May I ask why? As an atheist pro-lifer, I am often puzzled (and mildly disturbed) by statements like this.


obeah --

I don't mean to imply that a religious conversion is required for a pro-life stance. Indeed, I am engaging in full disclosure -- as one who advocates changing hearts and minds, I am sharing how my own heart and mind was changed on this issue.

Christian theology has a long history on the issue of when life begins, and it takes too long to recount here -- suffice it to say, the mainstream/orthodox position (informed by science) has become conception.


My question isn't about Christian theology, though; it's about you. I guess I'm wondering why you did not find the secular arguments for the humanity and value of the unborn persuasive (and, from the sound of it, never could have found them persuasive).

I hope this does not sound hostile, as it's not meant that way at all. I just worry that we're fighting a more uphill battle than I realize, if the only way for many people to come to the conclusion that all human beings should be valued and protected is to undergo a religious conversion.

Jonathan Dresner

"But I'm at a loss as to how it is that I can be expected to continue to believe that abortion is murder while still insisting that it remain legal."

The data:
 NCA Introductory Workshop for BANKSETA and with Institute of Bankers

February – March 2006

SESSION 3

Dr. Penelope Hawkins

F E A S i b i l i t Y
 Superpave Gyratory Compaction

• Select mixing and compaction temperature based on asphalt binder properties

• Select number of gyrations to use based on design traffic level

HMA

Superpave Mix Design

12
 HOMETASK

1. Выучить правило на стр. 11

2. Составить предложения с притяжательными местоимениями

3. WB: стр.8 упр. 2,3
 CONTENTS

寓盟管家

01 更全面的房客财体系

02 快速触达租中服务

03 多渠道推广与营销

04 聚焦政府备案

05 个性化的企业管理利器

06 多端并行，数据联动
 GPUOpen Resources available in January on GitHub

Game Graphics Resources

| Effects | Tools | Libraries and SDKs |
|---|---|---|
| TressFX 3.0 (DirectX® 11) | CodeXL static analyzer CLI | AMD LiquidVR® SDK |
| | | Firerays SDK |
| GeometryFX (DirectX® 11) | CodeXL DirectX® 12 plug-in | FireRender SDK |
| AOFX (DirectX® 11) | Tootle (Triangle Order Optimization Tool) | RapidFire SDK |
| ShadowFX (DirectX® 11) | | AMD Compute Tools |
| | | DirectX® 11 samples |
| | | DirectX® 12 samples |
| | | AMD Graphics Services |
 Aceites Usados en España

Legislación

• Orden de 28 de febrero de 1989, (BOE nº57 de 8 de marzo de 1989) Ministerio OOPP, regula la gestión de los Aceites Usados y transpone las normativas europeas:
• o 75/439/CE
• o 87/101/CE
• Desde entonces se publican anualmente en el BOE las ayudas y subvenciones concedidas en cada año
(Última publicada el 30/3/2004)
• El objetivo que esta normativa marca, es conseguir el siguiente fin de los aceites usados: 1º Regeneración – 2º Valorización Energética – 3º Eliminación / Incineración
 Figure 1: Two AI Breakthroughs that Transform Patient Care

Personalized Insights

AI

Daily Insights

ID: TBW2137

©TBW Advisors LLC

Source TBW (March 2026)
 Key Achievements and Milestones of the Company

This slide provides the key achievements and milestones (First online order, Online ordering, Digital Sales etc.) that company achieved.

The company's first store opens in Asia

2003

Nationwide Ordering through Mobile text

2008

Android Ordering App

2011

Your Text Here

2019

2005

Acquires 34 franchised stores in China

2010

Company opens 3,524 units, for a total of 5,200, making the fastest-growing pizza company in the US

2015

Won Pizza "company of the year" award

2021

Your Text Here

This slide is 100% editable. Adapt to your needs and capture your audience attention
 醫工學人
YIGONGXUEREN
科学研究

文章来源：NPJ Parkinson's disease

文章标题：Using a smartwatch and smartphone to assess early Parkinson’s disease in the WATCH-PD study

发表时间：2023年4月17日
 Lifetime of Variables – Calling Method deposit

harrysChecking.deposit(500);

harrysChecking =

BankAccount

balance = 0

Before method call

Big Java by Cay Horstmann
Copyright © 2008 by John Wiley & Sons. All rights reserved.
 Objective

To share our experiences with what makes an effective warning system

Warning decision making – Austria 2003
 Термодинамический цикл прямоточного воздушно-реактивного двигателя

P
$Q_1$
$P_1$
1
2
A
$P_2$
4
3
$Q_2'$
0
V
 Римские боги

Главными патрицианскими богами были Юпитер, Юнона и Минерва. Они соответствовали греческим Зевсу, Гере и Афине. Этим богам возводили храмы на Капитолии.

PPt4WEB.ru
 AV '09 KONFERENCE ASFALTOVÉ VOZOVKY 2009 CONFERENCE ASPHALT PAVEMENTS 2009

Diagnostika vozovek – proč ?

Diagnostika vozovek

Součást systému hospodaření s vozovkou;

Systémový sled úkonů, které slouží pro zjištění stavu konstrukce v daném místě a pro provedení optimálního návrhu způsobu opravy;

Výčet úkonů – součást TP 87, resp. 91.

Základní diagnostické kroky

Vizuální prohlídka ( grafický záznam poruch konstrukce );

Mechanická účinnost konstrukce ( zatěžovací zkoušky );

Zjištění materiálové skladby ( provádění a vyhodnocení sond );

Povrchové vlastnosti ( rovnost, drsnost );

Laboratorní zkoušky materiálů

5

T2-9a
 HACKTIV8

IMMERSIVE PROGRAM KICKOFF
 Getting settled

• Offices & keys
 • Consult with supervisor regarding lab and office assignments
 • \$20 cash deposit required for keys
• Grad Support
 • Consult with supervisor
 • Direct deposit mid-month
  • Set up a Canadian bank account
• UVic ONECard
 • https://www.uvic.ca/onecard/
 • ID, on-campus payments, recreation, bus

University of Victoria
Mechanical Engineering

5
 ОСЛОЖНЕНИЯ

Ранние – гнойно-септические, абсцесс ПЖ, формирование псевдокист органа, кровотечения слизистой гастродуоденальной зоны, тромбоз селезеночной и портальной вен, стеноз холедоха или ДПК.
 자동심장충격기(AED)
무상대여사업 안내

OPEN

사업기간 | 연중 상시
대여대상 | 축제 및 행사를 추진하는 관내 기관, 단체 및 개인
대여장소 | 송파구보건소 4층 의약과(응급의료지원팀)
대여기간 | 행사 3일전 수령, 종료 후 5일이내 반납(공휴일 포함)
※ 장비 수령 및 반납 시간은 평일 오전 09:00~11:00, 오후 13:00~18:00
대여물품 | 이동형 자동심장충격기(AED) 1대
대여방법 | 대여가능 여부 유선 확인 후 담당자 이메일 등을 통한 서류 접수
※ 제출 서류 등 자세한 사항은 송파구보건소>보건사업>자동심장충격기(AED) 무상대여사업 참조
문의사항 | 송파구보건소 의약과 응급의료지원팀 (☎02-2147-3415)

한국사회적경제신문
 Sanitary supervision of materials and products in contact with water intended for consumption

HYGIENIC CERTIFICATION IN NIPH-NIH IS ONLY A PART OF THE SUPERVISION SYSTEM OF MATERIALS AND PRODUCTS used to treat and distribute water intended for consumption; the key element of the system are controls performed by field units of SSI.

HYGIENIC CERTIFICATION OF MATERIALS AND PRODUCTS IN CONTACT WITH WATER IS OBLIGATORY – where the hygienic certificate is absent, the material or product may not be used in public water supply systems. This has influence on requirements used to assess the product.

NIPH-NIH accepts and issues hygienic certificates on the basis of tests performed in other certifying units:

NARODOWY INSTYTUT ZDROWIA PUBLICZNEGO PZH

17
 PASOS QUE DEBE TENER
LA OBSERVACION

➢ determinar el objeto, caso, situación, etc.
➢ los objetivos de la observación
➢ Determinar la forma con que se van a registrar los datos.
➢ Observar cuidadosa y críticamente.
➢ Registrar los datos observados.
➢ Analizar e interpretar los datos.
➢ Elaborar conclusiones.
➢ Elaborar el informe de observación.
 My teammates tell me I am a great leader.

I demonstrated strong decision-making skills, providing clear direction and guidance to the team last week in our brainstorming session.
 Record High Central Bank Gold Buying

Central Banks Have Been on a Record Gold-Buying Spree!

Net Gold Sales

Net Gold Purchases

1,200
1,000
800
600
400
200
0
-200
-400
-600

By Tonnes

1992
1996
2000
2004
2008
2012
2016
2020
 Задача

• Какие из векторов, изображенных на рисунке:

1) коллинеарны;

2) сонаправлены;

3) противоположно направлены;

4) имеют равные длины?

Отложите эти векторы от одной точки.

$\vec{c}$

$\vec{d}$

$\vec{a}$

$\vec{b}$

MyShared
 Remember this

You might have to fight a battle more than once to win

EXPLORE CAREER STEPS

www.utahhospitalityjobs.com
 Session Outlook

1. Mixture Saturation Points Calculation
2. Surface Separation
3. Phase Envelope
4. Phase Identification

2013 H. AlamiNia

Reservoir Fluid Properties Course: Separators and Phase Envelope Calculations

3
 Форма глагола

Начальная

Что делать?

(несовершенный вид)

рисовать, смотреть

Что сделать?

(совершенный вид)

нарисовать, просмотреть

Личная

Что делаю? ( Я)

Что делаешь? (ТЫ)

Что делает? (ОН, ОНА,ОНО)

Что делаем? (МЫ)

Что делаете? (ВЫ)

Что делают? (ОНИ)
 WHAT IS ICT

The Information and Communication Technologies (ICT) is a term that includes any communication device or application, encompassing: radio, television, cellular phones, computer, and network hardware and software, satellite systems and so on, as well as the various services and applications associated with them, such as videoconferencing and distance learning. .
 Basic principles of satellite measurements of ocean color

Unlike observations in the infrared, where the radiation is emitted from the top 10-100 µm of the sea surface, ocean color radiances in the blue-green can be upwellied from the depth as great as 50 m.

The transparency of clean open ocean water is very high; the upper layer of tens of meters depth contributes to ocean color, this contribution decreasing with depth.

Work instructions:
(a) Shorten the paragraph of the excerpt that begins "My question isn't about Christian theology" to a single sentence that keeps its main point.
(b) Carry on the abortion discussion from the point where it stops.
The lines have no part in what is asked here.

Answers given:
(a) The question is not about Christian theology but about you: why the secular arguments for the humanity and value of the unborn did not persuade you, and seemingly never could have.

(b)
A thought, Hugo. It is possible to argue that abortion is indeed killing without believing that abortion is murder. I understand that, as a pacifist, you have a problem with this argument anyway, but there is a long religious and legal tradition of 'justifiable homicide' which balances the inherent humanity and activity of the deceased against the humanity and needs of the killer. This isn't an easy application to abortion, but it is an avenue of argument that does occupy some of the middle ground.



I found the civil rights argument (used by Nat Hentoff) compelling -- but not enough to change my mind. As a pro-feminist,if you will, any violation of a woman's autonomy seemed unthinkable to me; no secular argument was sufficient to undermine it. But that's just me. I don't think that social policy ought to be made on the basis of theology alone, of course; secular arguments against abortion will play a critical role in the struggle for hearts and mind.

Jonathan -- thank you for the nuance between killing and murder. I'm quite happy with permitting abortion to save the mother's life. There, a self-defense argument holds. The only need that trumps a right to life is another's right to life in the very literal sense of physical survival.


"But I'm at a loss as to how it is that I can be expected to continue to believe that abortion is murder while still insisting that it remain legal."

Another thought, and hopefully a complement to Jonathan's, is the case of a father whose child needs a bone marrow transplant. Giving marrow to your child, if you're able, is generally seen as a very serious moral obligation, and it's every bit as much of a life-and-death situation as abortion - should it be legally mandated? What about giving marrow to those whose lives we didn't help to create?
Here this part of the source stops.